旅の途中

ずいぶん生きてきたけど、きっと まだ旅の途中。
ゴールが見えるその日まで、思ったこと、好きなことを書いてみる。

「人は、物語を共有して生きていく」

2022年07月17日 | 家族

タイトルは、読売新聞の連載コラム「医療ルネサンス」にあった 患者家族のコトバだ。

医療ルネサンスのシリーズ「コロナ禍の傷痕」の中で、母親が重い肝硬変で入院をした家族が、このコロナ禍で面会ができず、母親を置き去りにしてしまったことに憤りを感じる、という内容だった。

抜粋になるが、「母に会えていたら、死へのプロセスを家族で分かちあい、納得できていたら、移植をしてまで助けようと思わなかったかもしれない。死に向かう母だけが一人、取り残されてしまうことだけは許せなかった」という言葉はあまりに印象的でその通りだ、と思った。

今の私たち家族は、この思いの只中(ただなか)に置かれている。

父がどんなに苦しくて、切なくて、どんなふうに頑張っているのか、どのくらい 生への執着があるのか、なにもわからないで、ただただ 様子を電話や看護師さん、主治医からの話で想像するしかない。

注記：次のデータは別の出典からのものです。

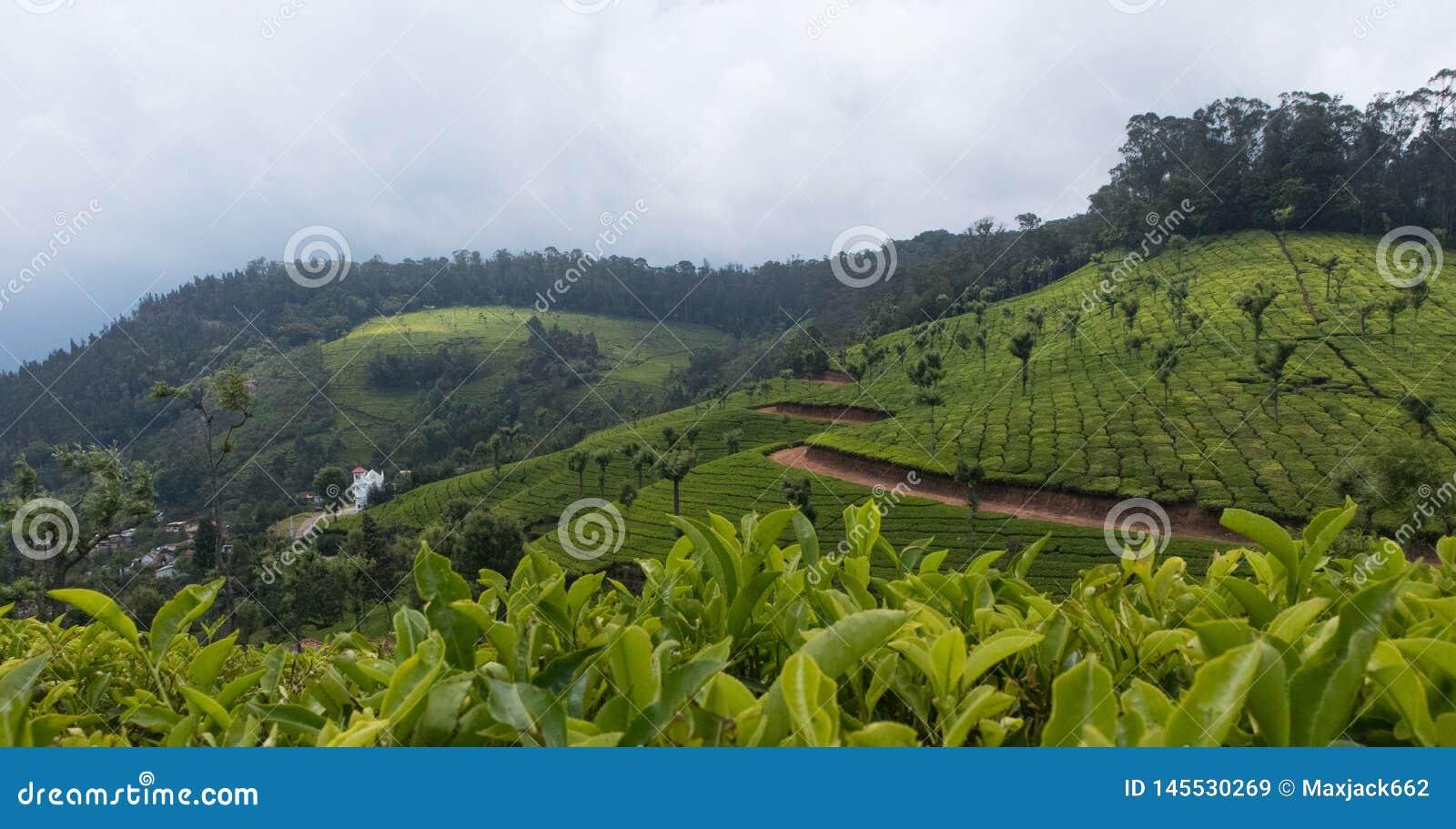 Cultivo del t? en las monta?as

人生とか家族は、思い出を共有して歴史を紡ぐのだと 改めて感じた。

おばあちゃんは、元気がなくても、いつも水戸黄門だけはしっかり見てたよね、とか

おじいちゃんは、意識がなくても私たちが会いに行くと少し、目を開けたよね、とか。

何年、何十年たっても 共有の思い出を語りあい、故人を思い出す。

このまま、父にもしものことがあっても、父の最期の数カ月を 私たちは何も知らないままになってしまう。縁起でもない、けど、86歳の父。現実は深刻だ。

 

コロナの新規感染者が過去最高レベルで増えている。病院の面会ルールも、ますます厳しくなっている。何か食べられるものを、と持っていっても看護師さんに預けることしかできない。蓋を開けて、桃やバナナを口に運んであげることはできない。自分でできなければ、食べることができないのだ。看護師さんたちの忙しさは、面会ができない今、計り知れないと思う。家族がやっていたことを、看護師さんがやってあげなければならないのだ。家族が面会に行ければ 体をふいてあげたり、水を飲ませてあげたり、荷物を整理したり、話し相手になったり なんでもできる。でも、家族が病室に入れない今、それらを看護師さんが担っているのだ。申し訳ない気持ちと感謝の気持ちでいっぱいだ。でも、彼らの時間が限られている。うちの父だけに、あれこれやってもらおうなんて、無理は言えない。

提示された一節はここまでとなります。